Written instruction: Can you copy the lines below word for word, starting at the line that contains "Regarding tall grass" and ending at the line that contains "Answer: (85,88) → (24,7) → (17,45) → (85,44)", with both of those lines included?

****************************************

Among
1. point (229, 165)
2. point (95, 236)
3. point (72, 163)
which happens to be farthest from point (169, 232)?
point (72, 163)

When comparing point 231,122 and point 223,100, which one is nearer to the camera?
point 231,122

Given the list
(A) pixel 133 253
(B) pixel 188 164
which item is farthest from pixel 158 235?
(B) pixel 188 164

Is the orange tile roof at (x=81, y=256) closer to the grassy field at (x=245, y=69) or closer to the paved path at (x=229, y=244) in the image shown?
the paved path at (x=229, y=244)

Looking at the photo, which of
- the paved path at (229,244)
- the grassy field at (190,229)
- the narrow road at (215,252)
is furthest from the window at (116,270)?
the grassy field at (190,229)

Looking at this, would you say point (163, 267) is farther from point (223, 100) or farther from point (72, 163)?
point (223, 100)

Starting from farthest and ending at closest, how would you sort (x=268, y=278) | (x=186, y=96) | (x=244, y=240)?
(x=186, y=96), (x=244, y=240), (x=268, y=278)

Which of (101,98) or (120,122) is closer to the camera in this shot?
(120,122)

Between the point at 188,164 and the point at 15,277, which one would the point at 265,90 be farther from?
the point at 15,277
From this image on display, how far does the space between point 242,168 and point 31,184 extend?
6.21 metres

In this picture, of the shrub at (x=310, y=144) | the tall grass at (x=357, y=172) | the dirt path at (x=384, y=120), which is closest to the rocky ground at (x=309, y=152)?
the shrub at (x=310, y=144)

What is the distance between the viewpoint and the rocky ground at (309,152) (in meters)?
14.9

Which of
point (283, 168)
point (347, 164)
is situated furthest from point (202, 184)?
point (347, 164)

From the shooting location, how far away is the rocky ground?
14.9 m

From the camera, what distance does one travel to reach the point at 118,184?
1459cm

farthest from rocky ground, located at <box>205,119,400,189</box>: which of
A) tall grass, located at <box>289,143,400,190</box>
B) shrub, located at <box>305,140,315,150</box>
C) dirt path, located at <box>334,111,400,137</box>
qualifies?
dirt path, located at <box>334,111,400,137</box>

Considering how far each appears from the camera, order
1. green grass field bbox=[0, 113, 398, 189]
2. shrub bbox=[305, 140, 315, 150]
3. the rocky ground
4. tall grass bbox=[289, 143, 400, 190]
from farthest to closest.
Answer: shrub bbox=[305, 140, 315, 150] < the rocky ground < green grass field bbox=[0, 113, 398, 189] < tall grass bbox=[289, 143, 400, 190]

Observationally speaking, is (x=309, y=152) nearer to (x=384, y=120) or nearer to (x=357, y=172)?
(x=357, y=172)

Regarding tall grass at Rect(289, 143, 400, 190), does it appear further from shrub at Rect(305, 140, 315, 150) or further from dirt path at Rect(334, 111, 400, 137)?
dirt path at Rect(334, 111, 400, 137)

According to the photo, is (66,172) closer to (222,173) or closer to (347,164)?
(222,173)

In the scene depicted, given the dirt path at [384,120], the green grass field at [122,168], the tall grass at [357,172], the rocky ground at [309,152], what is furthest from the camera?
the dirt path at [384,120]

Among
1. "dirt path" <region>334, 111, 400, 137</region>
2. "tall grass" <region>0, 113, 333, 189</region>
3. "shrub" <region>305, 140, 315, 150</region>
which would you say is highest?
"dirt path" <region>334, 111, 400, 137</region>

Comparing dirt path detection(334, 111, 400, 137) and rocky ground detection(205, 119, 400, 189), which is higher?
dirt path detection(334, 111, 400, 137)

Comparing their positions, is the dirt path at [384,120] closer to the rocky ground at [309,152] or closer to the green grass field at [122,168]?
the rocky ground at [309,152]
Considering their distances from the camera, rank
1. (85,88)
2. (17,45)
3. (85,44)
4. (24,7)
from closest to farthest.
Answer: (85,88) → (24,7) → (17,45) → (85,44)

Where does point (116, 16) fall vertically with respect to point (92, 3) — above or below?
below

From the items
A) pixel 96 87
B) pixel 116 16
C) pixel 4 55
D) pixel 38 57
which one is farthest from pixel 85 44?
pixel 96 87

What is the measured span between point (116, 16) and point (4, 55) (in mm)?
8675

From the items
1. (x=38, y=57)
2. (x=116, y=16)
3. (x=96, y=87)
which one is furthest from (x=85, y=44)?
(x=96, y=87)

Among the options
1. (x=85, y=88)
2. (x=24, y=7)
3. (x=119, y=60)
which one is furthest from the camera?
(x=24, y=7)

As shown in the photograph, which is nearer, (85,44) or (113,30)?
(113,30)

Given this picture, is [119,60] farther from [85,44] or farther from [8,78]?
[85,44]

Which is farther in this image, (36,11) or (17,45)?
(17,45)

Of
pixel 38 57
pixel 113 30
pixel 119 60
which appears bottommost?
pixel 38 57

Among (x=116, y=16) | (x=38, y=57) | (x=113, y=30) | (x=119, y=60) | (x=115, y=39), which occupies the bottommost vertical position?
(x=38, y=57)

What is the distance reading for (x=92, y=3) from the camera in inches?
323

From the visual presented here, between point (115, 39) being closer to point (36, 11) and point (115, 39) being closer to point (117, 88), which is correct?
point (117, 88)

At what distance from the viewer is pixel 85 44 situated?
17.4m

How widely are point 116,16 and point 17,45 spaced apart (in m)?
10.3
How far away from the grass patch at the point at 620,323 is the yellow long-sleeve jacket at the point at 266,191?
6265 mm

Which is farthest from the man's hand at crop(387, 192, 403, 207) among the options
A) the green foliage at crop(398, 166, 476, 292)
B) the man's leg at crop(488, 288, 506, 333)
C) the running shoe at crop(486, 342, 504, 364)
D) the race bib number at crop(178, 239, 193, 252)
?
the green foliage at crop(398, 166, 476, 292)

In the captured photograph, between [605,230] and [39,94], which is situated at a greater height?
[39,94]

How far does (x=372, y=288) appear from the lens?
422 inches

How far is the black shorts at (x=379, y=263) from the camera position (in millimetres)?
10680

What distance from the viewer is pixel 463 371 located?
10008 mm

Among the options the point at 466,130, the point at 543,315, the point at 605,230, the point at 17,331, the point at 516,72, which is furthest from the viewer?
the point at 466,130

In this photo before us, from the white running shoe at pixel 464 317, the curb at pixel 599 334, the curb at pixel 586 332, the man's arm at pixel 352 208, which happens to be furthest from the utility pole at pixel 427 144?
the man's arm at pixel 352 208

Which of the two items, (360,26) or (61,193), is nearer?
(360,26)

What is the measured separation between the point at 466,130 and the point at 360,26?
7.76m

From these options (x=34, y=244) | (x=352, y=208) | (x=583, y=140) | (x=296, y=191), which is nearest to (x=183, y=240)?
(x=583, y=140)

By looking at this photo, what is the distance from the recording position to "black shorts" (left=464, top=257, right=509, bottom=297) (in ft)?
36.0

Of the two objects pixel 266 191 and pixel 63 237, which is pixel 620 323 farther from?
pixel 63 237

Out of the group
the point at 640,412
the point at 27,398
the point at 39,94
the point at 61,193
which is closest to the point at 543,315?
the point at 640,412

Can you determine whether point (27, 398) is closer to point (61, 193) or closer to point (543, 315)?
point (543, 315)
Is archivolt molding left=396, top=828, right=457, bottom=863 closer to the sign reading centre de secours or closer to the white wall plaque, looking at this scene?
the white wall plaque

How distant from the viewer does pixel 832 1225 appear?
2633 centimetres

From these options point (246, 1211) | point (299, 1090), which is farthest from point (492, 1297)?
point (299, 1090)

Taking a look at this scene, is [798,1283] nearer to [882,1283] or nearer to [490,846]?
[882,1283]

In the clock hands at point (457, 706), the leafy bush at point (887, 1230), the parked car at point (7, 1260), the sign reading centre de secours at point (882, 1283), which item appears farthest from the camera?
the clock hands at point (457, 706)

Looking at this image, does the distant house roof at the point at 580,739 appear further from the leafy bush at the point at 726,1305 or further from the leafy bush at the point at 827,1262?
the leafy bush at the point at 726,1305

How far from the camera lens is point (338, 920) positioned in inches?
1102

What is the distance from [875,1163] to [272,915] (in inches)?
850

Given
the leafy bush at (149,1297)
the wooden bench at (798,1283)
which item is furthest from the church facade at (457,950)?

****************************************

Reply to the task:
Regarding tall grass at Rect(289, 143, 400, 190), does it appear further from shrub at Rect(305, 140, 315, 150) or further from dirt path at Rect(334, 111, 400, 137)?
dirt path at Rect(334, 111, 400, 137)

According to the photo, is (66,172) closer to (222,173) or closer to (347,164)?
(222,173)

In the scene depicted, given the dirt path at [384,120], the green grass field at [122,168], the tall grass at [357,172], the rocky ground at [309,152], what is furthest from the camera?
the dirt path at [384,120]

Among
1. "dirt path" <region>334, 111, 400, 137</region>
2. "tall grass" <region>0, 113, 333, 189</region>
3. "shrub" <region>305, 140, 315, 150</region>
which would you say is highest?
"dirt path" <region>334, 111, 400, 137</region>

Comparing dirt path detection(334, 111, 400, 137) and rocky ground detection(205, 119, 400, 189), which is higher?
dirt path detection(334, 111, 400, 137)

Comparing their positions, is the dirt path at [384,120] closer to the rocky ground at [309,152] or closer to the green grass field at [122,168]?
the rocky ground at [309,152]
Considering their distances from the camera, rank
1. (85,88)
2. (17,45)
3. (85,44)
4. (24,7)
from closest to farthest.
Answer: (85,88) → (24,7) → (17,45) → (85,44)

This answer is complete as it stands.